A textbox in BCI’s case studies document (p 4) implies that BCI may be in the process of setting a net-zero target for its Infrastructure & Renewable Resources portfolio. This portfolio will be particularly important to a credible climate action plan, as it includes BCI’s ownership stakes in fossil gas pipeline networks in Germany, the United Kingdom, Czechia and Washington state, as well as Australia’s largest transporter of coal-by-rail and a coal- and gas-fired electric utility in Louisiana and Texas. BCI has a critical role to play in ensuring these companies have a credible, science-based pathway to decarbonization, yet these investments are barely mentioned in the 2021 ESG report. 

BCI’s high-level commitment to develop a decarbonization strategy for its Infrastructure & Renewable Resources Portfolio. Source: BCI 2021 ESG Annual Report Supplementary Case Studies.

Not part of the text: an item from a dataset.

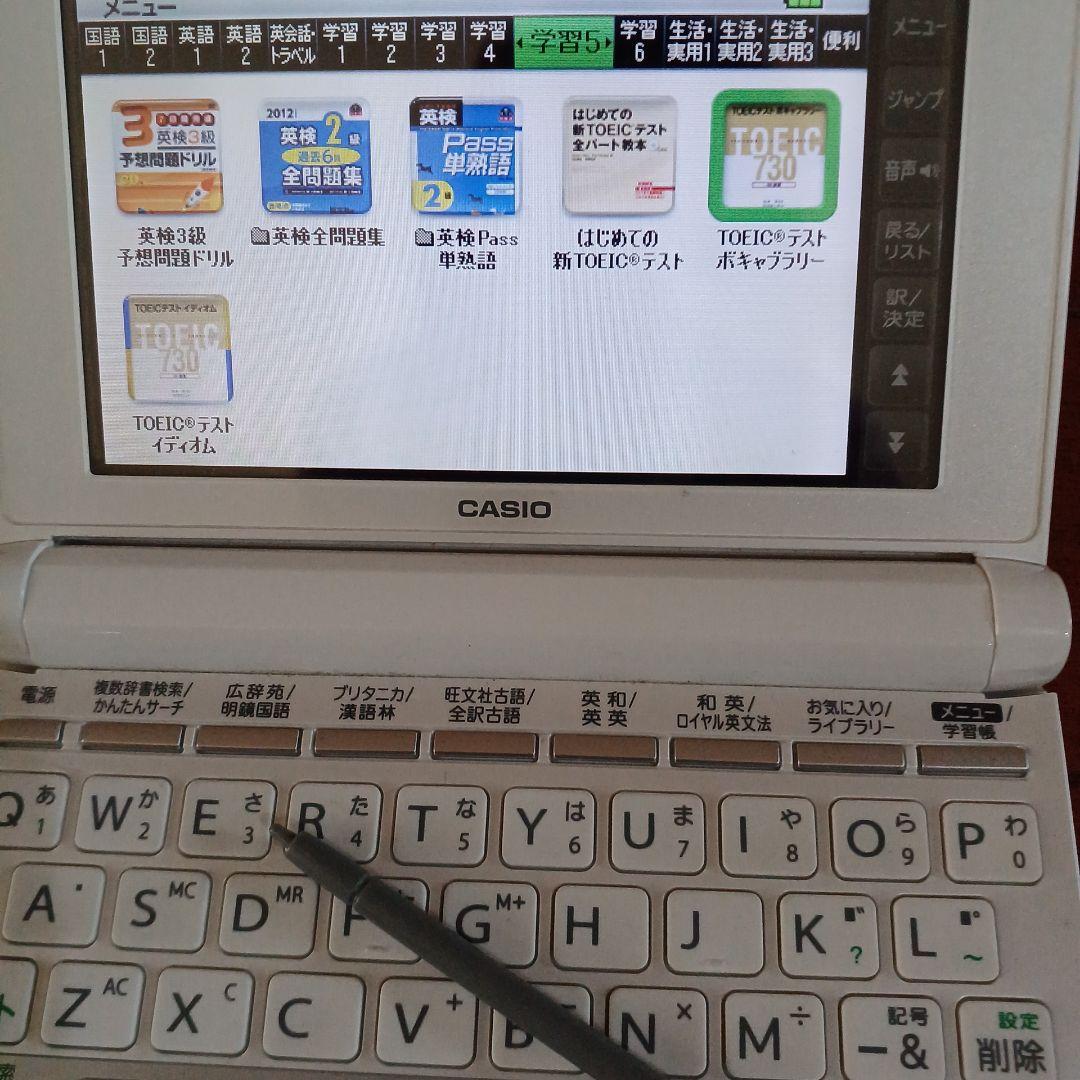CASIO EX-word 電子辞書 ホワイト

Lack of Indigenous rights policy

BCI’s ESG report notes that BCI staff, clients and board members received training on ESG topics including climate change, Indigenous reconciliation, and labour relations (p 40). Portfolio company Mosaic Forest Management is spotlighted under the heading “Prioritizing Indigenous Relations” (p 31). However, it is unclear how BCI is considering Indigenous rights in regards to other investments, such as its $122 million in shares in TC Energy, which continues to push forward construction of the Coastal GasLink pipeline despite the lack of free, prior and informed consent from Wet'suwet'en hereditary chiefs. The province of British Columbia itself is aligning its laws to implement the United Nations Declaration on the Rights of Indigenous Peoples, yet BCI, a Crown corporation that invests retirement savings and other funds on behalf of British Columbians, has no Indigenous rights policy.


Updated Climate Action Plan due in 2022

BCI’s ESG report reiterates that an updated Climate Action Plan will be released this year. Beneficiaries from across the province have clearly outlined how BCI can improve its policies on climate risk and fossil fuel investments, and we look forward to continuing to engage BCI on protecting the retirement savings of BC workers in the face of a worsening climate crisis. 


Summary

While BCI’s 2021 ESG report provides expanded disclosure regarding its handling of climate-related risks, the investment manager shows little progress on reducing its emissions intensity and has yet to set a portfolio-wide emission reduction target. Just one per cent of BCI’s portfolio is invested in climate solutions, while BCI continues to hold billions of dollars in the high-risk, high-carbon fossil fuel industry. BCI’s ongoing attempts to engage with oil and gas companies- including the significant fossil fuel assets that BCI owns- have failed to set these companies on a credible climate-aligned pathway.